Den väterlichen Rat in den Wind geschlagen und Sturm geerntet

Lebensweisheit

von  Bluebird

»Ich werde zwar«, so endete mein Vater, »nicht aufhören, für dich zu beten, aber das sage ich dir im Voraus: wenn du deine törichten Pläne verfolgst, wird Gott seinen Segen nicht dazu geben, und du wirst vielleicht einmal Muße genug haben, darüber nachzudenken, dass du meinen Rat in den Wind geschlagen hast. Dann aber möchte wohl Niemand da sein, der dir zur Umkehr behilflich sein kann.«

Das Ende eines längeren Monologs, in dem der Vater Crusoe dem jungen Robinson das behagliche Leben des bodenständigen Mittelstandes ausgemalt und ihn vor der abenteuerlichen Seefahrerei eindringlich gewarnt hatte.

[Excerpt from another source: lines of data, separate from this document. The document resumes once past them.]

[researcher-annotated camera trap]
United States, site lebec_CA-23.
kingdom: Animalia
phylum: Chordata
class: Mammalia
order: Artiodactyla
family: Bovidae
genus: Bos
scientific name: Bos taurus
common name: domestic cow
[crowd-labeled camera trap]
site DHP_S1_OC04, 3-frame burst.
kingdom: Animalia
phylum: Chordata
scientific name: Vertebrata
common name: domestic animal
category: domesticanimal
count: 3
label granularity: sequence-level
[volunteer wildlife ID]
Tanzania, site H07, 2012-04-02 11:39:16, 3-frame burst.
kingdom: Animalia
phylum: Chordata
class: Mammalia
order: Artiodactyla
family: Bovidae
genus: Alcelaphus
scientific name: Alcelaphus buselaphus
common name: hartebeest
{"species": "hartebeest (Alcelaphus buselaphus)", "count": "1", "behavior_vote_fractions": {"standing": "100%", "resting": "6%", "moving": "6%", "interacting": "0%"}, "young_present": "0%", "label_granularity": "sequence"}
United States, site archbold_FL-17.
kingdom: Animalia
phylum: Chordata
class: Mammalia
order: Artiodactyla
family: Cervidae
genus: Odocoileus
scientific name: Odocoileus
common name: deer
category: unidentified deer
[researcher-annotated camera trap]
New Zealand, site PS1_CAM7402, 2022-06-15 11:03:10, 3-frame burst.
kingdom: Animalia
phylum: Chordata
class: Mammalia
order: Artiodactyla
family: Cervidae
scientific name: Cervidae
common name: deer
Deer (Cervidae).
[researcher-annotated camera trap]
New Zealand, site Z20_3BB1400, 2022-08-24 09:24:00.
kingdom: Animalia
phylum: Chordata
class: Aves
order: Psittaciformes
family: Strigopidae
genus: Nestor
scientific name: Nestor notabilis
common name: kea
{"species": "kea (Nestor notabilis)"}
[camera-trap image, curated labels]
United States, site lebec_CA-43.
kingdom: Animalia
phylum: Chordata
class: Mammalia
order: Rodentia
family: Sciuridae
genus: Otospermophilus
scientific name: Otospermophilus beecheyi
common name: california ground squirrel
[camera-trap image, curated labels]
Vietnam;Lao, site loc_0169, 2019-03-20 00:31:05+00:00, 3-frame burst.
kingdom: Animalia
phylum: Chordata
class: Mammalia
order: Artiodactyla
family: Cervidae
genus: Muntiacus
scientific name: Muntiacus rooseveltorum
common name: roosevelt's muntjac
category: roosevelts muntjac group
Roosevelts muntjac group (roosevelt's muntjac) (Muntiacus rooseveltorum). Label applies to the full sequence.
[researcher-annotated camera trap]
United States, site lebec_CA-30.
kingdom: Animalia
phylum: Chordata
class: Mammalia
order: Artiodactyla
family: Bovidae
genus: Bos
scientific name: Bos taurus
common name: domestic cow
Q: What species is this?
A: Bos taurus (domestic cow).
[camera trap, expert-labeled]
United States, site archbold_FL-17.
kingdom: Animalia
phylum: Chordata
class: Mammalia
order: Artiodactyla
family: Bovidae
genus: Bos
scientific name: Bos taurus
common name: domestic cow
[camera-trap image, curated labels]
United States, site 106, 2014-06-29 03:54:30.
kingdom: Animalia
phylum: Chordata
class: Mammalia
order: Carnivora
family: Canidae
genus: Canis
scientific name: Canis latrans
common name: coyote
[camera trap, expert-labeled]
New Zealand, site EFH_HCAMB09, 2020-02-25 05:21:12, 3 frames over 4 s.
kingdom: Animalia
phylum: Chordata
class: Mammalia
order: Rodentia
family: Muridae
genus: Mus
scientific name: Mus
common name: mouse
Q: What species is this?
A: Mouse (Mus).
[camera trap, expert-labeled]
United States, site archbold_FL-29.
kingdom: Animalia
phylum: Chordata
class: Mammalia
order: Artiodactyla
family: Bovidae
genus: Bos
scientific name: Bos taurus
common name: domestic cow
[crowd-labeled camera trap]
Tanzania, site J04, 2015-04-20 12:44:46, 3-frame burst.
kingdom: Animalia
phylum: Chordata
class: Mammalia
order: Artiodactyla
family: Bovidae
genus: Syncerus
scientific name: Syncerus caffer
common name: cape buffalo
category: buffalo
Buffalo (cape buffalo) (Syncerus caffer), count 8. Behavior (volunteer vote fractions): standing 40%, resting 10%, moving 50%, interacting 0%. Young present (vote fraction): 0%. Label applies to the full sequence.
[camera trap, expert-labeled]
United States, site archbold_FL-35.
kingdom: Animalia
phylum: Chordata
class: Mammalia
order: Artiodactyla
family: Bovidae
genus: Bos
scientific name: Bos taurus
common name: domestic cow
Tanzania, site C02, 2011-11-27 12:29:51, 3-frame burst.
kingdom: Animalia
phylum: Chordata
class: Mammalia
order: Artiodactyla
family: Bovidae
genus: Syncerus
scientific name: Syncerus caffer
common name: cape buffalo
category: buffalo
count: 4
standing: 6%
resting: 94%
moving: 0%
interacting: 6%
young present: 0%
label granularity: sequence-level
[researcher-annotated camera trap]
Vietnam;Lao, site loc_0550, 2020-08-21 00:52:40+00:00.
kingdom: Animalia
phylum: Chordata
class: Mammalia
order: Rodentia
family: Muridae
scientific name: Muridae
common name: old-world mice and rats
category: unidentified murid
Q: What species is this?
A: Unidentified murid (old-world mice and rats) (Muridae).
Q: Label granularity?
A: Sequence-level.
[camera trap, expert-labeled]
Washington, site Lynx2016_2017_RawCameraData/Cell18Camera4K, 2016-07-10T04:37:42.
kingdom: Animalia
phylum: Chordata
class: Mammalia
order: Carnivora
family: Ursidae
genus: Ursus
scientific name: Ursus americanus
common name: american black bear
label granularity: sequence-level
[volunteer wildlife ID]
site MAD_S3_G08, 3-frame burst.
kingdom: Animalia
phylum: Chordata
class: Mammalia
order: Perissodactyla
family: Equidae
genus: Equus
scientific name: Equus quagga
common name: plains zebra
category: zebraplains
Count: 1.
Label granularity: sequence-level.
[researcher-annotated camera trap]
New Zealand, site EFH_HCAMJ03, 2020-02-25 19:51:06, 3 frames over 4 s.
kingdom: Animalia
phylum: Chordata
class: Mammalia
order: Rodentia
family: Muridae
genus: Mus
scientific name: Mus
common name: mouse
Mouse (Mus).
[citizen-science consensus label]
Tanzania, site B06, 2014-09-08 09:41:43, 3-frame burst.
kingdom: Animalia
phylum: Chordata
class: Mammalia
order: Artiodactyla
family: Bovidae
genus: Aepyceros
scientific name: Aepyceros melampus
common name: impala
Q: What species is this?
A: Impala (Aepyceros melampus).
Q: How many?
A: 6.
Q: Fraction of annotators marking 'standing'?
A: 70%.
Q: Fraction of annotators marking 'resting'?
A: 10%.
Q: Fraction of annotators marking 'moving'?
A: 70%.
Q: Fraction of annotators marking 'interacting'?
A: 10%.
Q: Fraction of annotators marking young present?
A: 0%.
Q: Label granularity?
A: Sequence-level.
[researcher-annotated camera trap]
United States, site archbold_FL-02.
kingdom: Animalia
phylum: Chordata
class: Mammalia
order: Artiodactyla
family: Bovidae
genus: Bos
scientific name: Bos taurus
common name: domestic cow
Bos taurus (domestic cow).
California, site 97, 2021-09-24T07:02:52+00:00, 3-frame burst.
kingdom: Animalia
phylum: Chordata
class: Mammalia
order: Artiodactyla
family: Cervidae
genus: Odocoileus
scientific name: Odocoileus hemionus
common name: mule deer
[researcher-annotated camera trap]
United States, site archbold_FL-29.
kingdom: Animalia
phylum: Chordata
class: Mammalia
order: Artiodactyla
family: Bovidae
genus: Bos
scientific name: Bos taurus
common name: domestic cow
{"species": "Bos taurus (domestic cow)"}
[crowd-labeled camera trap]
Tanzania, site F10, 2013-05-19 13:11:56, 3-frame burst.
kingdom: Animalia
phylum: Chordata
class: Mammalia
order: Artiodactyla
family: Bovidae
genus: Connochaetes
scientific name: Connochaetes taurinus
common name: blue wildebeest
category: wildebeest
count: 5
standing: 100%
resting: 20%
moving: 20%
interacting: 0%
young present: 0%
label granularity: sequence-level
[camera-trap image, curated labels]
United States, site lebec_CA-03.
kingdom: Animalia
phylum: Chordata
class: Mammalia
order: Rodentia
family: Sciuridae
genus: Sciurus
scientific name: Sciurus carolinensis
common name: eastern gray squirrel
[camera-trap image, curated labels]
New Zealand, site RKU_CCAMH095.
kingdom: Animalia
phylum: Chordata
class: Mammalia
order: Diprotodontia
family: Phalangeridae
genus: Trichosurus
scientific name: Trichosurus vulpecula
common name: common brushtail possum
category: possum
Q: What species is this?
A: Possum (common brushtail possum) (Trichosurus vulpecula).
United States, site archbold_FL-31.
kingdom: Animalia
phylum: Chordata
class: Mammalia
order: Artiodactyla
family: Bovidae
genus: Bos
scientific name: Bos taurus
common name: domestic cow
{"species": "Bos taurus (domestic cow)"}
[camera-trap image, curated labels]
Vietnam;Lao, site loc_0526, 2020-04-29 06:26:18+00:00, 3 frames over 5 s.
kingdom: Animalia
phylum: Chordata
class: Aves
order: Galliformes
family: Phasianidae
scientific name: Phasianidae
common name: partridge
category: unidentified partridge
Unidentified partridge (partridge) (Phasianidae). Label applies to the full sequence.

     Dies ist natürlich ein sehr alter Konflikt. Ist es besser ein behagliches, sicheres oder aber ein gefährliches und unstetes Leben zu führen? Ich meine, dass man diese Frage nicht so pauschal beantworten kann. Man muss für sich wohl herausfinden, was besser zu einem passt.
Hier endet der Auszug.